Material for this task —
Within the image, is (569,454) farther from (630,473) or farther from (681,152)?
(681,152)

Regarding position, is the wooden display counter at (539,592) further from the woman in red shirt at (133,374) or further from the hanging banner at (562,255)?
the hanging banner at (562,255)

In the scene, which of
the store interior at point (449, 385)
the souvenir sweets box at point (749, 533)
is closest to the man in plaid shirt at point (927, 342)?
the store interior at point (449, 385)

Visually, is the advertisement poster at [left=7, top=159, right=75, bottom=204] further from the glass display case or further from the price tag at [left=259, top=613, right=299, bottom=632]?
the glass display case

--

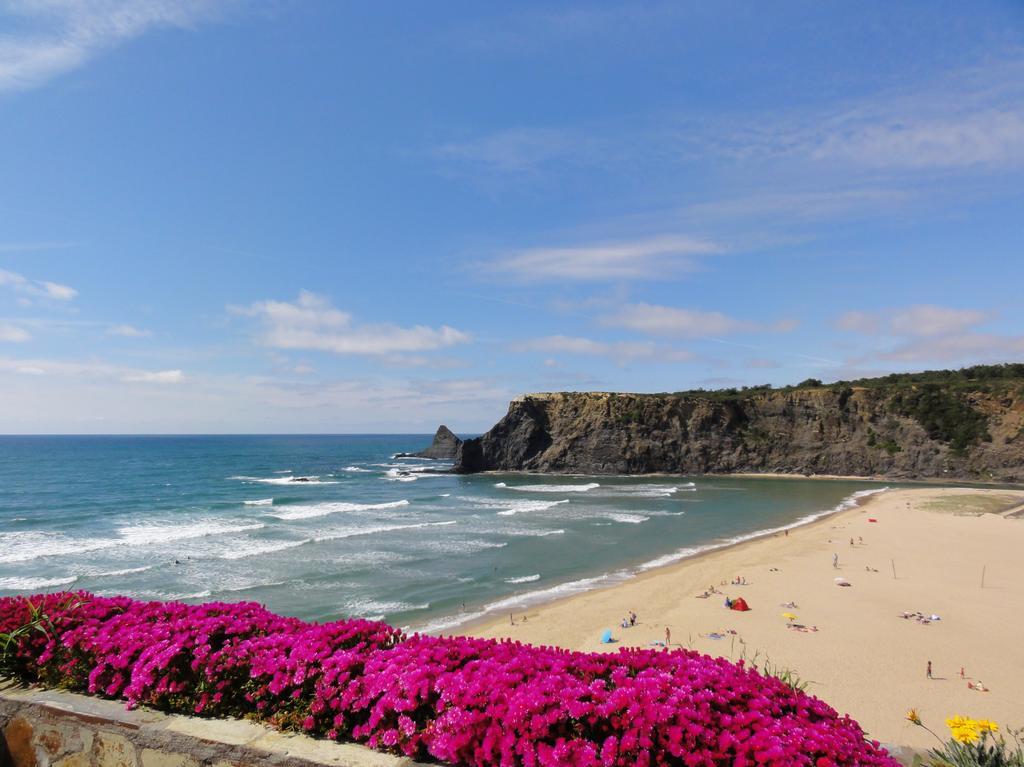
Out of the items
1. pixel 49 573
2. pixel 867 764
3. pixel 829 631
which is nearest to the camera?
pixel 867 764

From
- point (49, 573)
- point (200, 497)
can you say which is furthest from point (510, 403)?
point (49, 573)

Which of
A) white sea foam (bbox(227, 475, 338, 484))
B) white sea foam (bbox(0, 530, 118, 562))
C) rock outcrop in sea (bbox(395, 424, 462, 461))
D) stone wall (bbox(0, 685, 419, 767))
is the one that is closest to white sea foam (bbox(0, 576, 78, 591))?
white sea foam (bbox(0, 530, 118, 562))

==

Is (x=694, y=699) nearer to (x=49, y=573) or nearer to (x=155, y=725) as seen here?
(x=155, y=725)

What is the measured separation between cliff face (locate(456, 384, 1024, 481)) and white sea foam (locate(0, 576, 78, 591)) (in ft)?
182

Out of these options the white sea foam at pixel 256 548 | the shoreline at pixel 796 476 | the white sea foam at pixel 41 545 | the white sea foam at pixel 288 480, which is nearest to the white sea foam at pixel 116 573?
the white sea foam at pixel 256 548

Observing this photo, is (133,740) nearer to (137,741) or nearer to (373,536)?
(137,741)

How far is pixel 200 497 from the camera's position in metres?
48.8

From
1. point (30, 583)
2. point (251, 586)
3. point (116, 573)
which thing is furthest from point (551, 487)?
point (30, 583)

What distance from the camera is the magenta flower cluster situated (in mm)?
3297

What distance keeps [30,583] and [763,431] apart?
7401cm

Exercise details — List every line of the rows above that contains the word "white", copying each such line in full.

Response —
A) white sea foam (bbox(227, 475, 338, 484))
B) white sea foam (bbox(0, 530, 118, 562))
is the one that is closest to white sea foam (bbox(0, 576, 78, 591))?
white sea foam (bbox(0, 530, 118, 562))
What is the measured separation between cliff face (locate(456, 384, 1024, 481)) and white sea foam (locate(0, 576, 78, 591)) (in ft)?
Out of these options the white sea foam at pixel 256 548 | the shoreline at pixel 796 476 | the white sea foam at pixel 41 545 | the white sea foam at pixel 288 480, which is nearest to the white sea foam at pixel 116 573?
the white sea foam at pixel 256 548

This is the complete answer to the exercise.